Codon

Codons zijn groepjes van drie opeenvolgende nucleotiden in het mRNA (gekleurd), die elk overeenkomen met een specifiek aminozuur. Genetische informatie in DNA kan zo 'vertaald' worden naar functionele eiwitmoleculen.

Een codon, ook wel triplet genoemd, is een drietal opeenvolgende nucleotiden in het messenger-RNA (mRNA), die elk een bepaald aminozuur specificeren bij de codering van genetische informatie.[1] In het mRNA komen vier verschillende nucleotiden voor: adenine (A), cytosine (C), guanine (G) en uracil (U). Tijdens de translatie worden de codons één voor één afgelezen door het ribosoom. Op basis van de codonvolgorde wordt een aminozuurketen gevormd.

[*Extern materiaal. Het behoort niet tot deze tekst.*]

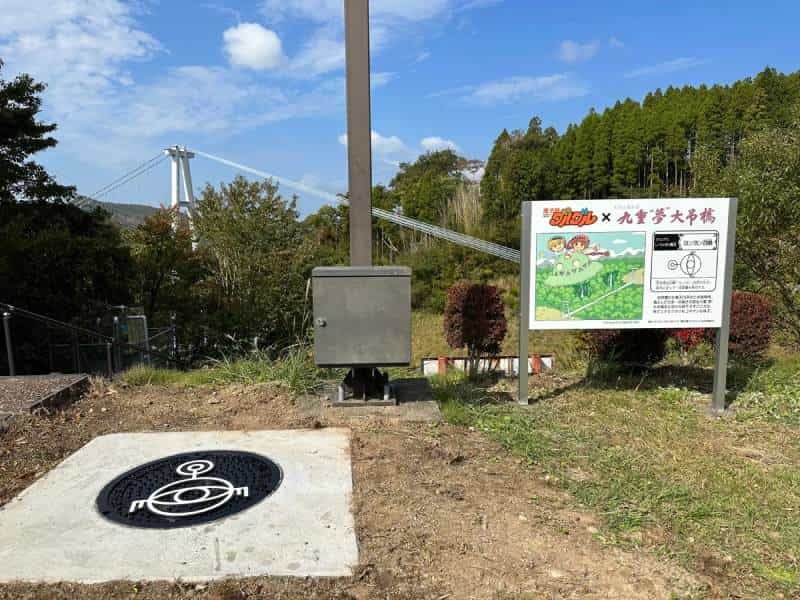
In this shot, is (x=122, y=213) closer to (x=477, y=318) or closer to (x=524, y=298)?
(x=477, y=318)

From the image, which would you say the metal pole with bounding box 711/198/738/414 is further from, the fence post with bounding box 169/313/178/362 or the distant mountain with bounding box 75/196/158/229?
the distant mountain with bounding box 75/196/158/229

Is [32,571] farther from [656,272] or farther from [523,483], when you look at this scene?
[656,272]

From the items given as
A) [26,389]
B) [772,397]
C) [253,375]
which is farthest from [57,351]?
[772,397]

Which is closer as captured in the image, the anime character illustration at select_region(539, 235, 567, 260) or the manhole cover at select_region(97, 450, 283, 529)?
the manhole cover at select_region(97, 450, 283, 529)

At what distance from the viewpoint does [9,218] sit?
9.89m

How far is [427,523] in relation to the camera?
2.46 meters

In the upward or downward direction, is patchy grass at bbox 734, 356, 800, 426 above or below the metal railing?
above

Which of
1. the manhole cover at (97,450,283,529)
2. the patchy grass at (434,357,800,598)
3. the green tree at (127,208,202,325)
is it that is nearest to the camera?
the patchy grass at (434,357,800,598)

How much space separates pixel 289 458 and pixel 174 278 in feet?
33.4

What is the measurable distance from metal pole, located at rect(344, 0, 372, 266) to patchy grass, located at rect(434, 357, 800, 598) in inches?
53.1

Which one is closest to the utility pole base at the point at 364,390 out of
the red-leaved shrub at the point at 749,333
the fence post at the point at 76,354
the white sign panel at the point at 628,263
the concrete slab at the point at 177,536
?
the concrete slab at the point at 177,536

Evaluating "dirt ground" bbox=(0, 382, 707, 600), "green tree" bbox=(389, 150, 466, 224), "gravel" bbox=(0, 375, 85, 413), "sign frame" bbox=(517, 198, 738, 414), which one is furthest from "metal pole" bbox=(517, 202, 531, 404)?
"green tree" bbox=(389, 150, 466, 224)

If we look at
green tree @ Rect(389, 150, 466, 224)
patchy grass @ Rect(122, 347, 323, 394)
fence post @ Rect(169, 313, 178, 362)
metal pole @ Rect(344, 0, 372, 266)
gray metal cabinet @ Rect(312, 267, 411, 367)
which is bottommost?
fence post @ Rect(169, 313, 178, 362)

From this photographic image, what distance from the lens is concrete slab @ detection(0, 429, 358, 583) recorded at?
2.12m
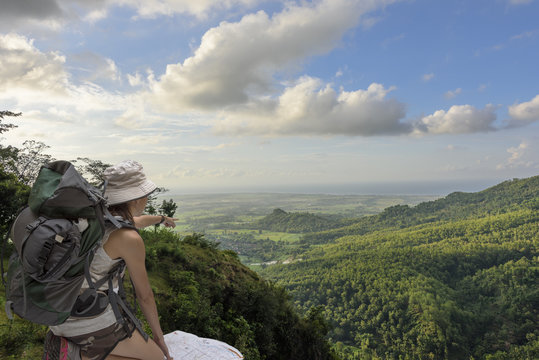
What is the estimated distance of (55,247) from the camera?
1.67m

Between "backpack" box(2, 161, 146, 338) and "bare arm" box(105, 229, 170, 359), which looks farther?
"bare arm" box(105, 229, 170, 359)

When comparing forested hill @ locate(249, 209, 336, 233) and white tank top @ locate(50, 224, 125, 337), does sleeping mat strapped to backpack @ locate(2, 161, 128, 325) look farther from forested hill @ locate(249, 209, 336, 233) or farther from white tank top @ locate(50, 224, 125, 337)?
forested hill @ locate(249, 209, 336, 233)

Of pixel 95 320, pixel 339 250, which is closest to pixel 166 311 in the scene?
pixel 95 320

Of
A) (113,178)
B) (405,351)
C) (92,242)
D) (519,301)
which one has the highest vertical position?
(113,178)

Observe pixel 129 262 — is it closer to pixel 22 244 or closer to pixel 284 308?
pixel 22 244

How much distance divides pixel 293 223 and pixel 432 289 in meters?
113

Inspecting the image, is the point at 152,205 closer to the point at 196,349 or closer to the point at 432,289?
the point at 196,349

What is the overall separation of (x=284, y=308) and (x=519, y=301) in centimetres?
8288

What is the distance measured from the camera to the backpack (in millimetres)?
1657

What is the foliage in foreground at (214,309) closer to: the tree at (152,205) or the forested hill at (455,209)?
the tree at (152,205)

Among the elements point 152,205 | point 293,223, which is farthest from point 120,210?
point 293,223

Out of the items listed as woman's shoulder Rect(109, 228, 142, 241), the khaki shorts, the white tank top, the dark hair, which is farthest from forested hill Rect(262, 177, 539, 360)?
woman's shoulder Rect(109, 228, 142, 241)

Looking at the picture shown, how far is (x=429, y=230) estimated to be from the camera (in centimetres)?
11969

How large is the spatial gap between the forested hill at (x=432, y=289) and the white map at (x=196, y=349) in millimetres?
Result: 36391
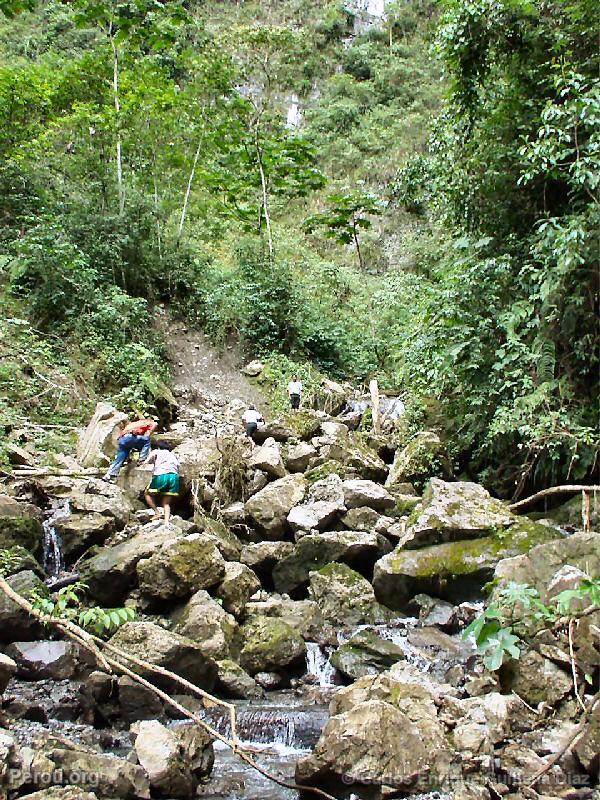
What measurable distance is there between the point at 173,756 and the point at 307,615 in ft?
10.1

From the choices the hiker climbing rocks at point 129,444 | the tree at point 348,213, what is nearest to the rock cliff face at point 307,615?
the hiker climbing rocks at point 129,444

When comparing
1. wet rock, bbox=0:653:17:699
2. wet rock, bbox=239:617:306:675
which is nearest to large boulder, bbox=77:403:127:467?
wet rock, bbox=239:617:306:675

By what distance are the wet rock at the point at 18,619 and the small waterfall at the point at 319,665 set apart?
2.67 m

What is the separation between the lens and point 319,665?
→ 649 centimetres

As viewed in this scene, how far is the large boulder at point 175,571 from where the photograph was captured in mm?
6617

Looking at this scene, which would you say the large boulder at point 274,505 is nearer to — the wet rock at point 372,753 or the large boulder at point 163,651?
the large boulder at point 163,651

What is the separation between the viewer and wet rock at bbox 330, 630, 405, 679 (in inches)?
240

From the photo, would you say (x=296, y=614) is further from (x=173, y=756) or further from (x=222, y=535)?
(x=173, y=756)

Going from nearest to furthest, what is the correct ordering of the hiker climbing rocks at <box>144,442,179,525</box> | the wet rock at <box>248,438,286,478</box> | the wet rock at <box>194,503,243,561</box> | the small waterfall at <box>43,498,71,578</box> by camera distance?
the small waterfall at <box>43,498,71,578</box> < the wet rock at <box>194,503,243,561</box> < the hiker climbing rocks at <box>144,442,179,525</box> < the wet rock at <box>248,438,286,478</box>

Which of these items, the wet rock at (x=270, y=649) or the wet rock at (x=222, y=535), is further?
the wet rock at (x=222, y=535)

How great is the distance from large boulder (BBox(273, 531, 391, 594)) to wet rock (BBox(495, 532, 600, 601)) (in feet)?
7.37

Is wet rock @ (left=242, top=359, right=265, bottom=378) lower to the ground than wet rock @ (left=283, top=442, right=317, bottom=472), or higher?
higher

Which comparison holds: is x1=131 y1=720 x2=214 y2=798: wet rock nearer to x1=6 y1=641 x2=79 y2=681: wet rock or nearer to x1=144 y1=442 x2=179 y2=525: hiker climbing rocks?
x1=6 y1=641 x2=79 y2=681: wet rock

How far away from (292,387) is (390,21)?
3510 centimetres
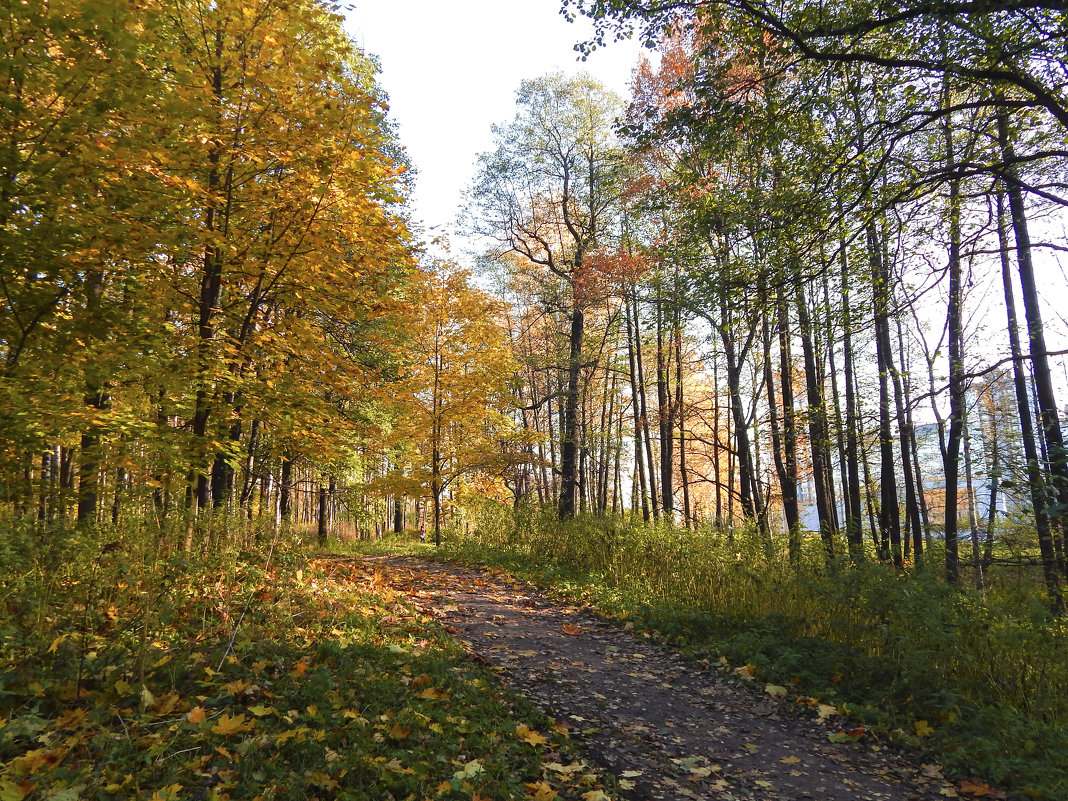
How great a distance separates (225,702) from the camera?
3643 millimetres

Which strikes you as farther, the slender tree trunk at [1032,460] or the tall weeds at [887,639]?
the slender tree trunk at [1032,460]

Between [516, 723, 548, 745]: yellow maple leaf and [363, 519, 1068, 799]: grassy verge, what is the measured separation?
282cm

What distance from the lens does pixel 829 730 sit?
4531 millimetres

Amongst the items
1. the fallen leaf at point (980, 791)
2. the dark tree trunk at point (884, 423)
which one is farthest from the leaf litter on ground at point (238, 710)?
the dark tree trunk at point (884, 423)

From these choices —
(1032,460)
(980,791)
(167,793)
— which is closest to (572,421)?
(1032,460)

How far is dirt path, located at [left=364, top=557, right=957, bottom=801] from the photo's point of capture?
142 inches

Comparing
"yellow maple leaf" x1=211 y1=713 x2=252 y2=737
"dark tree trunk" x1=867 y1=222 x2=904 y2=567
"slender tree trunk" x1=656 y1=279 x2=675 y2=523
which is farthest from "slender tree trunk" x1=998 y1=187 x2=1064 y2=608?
"slender tree trunk" x1=656 y1=279 x2=675 y2=523

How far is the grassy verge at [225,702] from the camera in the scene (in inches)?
111

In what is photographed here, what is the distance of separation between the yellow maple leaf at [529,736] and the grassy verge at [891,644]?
2.82 metres

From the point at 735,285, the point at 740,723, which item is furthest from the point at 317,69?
the point at 740,723

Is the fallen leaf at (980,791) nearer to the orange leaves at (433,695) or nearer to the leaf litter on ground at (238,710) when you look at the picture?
the leaf litter on ground at (238,710)

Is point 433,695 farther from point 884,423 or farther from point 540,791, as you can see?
point 884,423

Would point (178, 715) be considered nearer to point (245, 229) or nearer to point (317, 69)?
point (245, 229)

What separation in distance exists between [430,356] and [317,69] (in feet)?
32.4
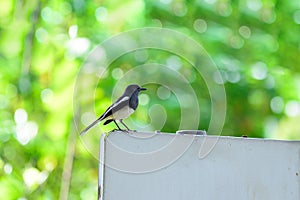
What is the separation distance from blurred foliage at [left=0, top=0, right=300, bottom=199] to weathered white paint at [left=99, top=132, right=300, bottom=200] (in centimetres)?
103

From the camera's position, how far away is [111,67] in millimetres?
1957

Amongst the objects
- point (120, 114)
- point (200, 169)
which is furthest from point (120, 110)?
point (200, 169)

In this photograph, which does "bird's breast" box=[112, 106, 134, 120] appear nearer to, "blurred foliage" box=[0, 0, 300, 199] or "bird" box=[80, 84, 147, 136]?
"bird" box=[80, 84, 147, 136]

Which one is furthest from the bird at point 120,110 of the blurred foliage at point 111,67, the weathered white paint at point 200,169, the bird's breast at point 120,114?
the weathered white paint at point 200,169

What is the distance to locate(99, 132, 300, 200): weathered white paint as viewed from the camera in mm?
747

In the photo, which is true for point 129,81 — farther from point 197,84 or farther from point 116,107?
point 116,107

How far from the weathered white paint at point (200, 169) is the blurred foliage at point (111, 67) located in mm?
1030

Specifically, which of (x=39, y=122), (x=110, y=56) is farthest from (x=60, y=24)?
(x=39, y=122)

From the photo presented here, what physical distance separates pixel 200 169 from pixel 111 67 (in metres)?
1.19

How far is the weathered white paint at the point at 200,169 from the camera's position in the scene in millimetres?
747

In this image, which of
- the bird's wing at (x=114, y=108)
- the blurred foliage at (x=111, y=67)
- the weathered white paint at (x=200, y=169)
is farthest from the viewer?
the blurred foliage at (x=111, y=67)

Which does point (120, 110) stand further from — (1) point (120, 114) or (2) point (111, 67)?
A: (2) point (111, 67)

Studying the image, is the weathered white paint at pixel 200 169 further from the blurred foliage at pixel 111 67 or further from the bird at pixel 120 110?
the blurred foliage at pixel 111 67

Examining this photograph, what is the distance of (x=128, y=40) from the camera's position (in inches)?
77.9
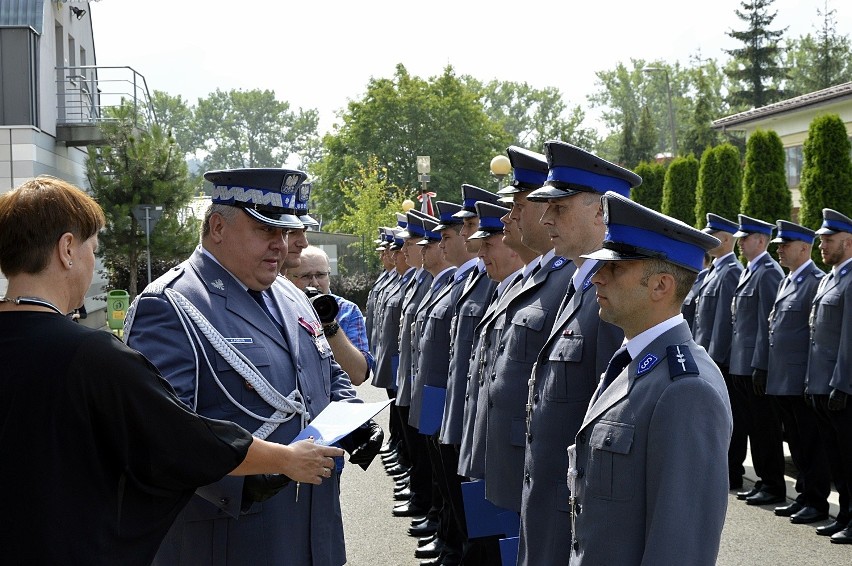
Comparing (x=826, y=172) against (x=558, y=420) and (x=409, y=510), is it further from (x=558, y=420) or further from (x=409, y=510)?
(x=558, y=420)

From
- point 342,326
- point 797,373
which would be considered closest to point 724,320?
point 797,373

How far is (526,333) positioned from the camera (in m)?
4.88

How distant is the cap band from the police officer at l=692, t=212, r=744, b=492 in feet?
21.5

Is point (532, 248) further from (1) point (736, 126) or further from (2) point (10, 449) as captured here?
(1) point (736, 126)

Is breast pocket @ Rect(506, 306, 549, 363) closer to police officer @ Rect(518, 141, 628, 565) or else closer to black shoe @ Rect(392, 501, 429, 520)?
police officer @ Rect(518, 141, 628, 565)

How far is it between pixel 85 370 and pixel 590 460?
148 cm

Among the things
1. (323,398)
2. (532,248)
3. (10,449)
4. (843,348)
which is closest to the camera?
(10,449)

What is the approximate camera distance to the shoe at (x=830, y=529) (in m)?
7.70

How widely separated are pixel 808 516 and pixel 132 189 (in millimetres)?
25483

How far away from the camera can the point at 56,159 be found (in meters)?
29.0

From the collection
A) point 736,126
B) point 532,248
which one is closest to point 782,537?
point 532,248

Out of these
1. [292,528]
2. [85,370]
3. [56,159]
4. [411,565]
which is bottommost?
[411,565]

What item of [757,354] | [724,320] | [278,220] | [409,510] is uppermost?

Er zijn 64 mogelijke combinaties van nucleotiden binnen een triplet mogelijk. De meeste aminozuren worden niet door één, maar door meerdere codons gespecificeerd. Het aminozuur glycine wordt bijvoorbeeld gecodeerd door de codons GGU, GGC, GGA en GGG. Dergelijke codons – die voor hetzelfde aminozuur coderen – heten synonieme codons. Ze verschillen vaak alleen in de nucleotide op de derde positie (wiebelbase).[2] Een overzicht van alle codons met bijbehorende aminozuren staat vermeld in de codontabellen van DNA en RNA.

In een levende cel wordt niet ieder van de synonieme codons even vaak gebruikt. Er is sprake van een voorkeur voor bepaalde codons, en deze voorkeur verschil sterk van organisme tot organisme. Het codongebruik hangt samen met de beschikbaarheid van tRNA's en met het GC-gehalte in het genoom.[2] Bij het maken van een genconstruct is het vaak belangrijk om codons zo te kiezen dat ze aangepast zijn aan het preferente codongebruik van de gastheer.

  1. (en) King RC, Mulligan PK, Standsfield W. (2013). A Dictionary of Genetics, 7th. Oxford University Press, "codon", p. 91. ISBN 978-0-19-976644-4.
  2. a b (en) Van Straalen, N. (2019). Encyclopedie van de evolutiebiologie. Ensie, "Codon". ISBN 978-90-903188-2-0.